WHAT IS REQUIRED = Give back only the lines from the one with "How great a distance is" through the last line of the data, exactly as they appear.

PROVIDED INFORMATION =
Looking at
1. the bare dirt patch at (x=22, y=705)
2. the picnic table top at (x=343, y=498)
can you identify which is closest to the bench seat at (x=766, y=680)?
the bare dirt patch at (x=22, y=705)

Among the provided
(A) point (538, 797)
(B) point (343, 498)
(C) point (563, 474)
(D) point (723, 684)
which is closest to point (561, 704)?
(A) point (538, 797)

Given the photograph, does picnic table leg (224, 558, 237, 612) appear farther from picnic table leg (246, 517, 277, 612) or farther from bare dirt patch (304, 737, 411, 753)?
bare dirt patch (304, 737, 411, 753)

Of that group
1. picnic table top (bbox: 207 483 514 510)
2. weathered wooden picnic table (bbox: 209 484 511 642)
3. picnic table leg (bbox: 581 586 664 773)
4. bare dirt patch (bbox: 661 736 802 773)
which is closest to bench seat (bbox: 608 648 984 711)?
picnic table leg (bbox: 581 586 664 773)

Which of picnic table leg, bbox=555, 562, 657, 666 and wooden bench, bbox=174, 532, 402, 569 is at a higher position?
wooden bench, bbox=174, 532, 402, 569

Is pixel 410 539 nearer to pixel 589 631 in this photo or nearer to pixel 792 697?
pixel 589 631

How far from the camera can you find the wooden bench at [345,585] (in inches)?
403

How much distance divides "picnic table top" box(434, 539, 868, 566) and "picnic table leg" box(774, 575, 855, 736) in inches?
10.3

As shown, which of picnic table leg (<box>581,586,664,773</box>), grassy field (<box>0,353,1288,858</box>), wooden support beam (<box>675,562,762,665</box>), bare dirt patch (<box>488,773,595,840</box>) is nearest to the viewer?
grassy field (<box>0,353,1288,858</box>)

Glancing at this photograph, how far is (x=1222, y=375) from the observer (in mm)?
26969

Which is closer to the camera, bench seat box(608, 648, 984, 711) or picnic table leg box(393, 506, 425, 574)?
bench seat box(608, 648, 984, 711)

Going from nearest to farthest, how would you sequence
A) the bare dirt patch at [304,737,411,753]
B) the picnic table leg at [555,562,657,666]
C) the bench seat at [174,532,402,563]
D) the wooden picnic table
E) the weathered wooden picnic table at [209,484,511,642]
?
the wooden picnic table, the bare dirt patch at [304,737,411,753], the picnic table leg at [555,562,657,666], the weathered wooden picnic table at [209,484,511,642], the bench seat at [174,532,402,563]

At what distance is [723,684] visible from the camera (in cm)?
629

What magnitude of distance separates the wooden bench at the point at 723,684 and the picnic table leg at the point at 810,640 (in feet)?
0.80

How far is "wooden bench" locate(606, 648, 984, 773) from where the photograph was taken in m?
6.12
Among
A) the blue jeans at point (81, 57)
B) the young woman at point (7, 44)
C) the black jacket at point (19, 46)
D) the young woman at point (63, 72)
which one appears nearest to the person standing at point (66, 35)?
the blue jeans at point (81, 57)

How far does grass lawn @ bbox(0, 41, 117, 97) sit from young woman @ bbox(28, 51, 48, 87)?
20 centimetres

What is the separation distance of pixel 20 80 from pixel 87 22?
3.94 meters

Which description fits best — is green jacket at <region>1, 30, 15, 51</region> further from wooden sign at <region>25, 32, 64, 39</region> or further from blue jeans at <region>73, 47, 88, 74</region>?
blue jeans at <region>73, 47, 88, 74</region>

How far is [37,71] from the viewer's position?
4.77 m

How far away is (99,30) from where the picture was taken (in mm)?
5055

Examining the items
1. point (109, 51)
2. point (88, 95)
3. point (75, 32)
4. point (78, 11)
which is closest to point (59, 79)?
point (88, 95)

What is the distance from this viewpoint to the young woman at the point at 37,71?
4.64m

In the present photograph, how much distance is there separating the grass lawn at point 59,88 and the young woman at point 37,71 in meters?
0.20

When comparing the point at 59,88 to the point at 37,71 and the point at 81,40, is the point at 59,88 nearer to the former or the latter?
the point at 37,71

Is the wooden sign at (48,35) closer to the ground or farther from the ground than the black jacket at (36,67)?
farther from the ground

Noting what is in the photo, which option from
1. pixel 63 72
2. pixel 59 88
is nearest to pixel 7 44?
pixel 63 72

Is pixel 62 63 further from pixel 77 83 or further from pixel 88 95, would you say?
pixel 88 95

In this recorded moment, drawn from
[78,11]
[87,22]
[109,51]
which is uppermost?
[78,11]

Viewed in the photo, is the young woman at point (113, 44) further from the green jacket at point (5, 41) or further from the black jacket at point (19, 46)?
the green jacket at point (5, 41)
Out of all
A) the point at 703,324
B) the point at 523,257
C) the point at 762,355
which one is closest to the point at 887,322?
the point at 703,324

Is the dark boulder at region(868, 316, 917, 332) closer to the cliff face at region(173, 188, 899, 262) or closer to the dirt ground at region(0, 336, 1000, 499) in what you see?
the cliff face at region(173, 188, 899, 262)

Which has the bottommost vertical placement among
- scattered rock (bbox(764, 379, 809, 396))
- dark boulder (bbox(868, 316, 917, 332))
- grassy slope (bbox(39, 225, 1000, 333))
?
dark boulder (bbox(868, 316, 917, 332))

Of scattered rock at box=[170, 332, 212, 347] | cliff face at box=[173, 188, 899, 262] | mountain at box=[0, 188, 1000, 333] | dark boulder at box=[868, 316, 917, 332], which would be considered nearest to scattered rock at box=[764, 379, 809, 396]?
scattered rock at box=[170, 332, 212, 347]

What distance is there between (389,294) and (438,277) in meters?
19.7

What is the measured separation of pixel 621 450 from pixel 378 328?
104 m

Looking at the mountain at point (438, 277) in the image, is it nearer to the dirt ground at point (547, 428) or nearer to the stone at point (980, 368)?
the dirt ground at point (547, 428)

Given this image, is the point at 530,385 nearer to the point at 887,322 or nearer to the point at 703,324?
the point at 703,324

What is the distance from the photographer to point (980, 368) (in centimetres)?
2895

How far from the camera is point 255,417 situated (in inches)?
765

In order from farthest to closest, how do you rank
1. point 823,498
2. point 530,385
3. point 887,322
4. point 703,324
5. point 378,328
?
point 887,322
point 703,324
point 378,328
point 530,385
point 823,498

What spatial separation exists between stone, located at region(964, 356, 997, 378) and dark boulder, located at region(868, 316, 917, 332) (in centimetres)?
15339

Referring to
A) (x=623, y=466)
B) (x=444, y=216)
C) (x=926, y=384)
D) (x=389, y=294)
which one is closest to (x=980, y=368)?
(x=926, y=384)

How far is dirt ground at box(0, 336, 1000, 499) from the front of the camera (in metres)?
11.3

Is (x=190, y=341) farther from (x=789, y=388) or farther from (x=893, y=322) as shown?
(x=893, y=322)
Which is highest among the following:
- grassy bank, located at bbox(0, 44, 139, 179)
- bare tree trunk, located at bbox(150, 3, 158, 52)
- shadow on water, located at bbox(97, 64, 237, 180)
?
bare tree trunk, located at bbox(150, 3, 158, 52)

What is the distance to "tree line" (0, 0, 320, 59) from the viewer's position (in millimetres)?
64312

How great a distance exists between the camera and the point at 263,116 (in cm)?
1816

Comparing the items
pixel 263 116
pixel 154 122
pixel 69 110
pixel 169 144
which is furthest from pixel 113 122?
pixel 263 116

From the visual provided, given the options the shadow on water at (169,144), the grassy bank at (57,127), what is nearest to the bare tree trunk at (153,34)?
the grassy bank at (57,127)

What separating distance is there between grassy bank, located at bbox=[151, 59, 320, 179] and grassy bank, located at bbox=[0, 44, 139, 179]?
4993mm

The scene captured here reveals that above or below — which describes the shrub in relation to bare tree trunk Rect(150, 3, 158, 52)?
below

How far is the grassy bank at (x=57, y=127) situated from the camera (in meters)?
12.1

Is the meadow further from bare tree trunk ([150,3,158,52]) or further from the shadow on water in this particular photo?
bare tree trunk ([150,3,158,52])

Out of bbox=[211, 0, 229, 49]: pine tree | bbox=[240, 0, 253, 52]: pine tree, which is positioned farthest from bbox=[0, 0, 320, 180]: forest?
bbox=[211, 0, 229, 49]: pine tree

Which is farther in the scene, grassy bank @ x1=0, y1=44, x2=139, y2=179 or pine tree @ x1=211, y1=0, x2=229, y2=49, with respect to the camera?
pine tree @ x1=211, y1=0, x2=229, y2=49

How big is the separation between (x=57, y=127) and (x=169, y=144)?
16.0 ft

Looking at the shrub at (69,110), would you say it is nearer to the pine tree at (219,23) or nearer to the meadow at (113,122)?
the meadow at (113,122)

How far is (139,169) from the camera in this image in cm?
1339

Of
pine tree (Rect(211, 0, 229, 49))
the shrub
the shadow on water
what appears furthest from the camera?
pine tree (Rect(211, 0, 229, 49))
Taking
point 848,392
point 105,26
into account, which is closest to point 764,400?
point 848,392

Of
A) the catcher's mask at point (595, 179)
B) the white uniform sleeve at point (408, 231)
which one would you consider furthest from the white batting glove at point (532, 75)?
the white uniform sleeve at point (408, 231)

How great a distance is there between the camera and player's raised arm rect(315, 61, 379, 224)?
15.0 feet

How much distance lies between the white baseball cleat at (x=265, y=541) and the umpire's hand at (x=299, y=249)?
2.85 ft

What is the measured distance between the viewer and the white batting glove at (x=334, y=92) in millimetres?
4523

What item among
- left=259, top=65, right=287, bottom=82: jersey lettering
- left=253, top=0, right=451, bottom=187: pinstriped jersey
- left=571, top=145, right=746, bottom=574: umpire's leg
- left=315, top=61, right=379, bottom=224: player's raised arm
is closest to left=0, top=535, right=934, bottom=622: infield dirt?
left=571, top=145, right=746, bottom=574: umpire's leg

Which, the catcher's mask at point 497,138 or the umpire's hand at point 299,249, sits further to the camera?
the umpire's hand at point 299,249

EXERCISE OUTPUT =
How great a distance is there between the camera and player's raised arm rect(315, 61, 379, 224)?
15.0 feet

How much distance lies between the white baseball cleat at (x=265, y=541) and the umpire's hand at (x=299, y=249)?
2.85 ft

What is the measured distance between the viewer and the white batting glove at (x=334, y=92) in millimetres?
4523

What item among
- left=259, top=65, right=287, bottom=82: jersey lettering
- left=253, top=0, right=451, bottom=187: pinstriped jersey
- left=571, top=145, right=746, bottom=574: umpire's leg
- left=315, top=61, right=379, bottom=224: player's raised arm
is closest to left=0, top=535, right=934, bottom=622: infield dirt?
left=571, top=145, right=746, bottom=574: umpire's leg

Which, the catcher's mask at point 497,138 or the umpire's hand at point 299,249, sits further to the camera?
the umpire's hand at point 299,249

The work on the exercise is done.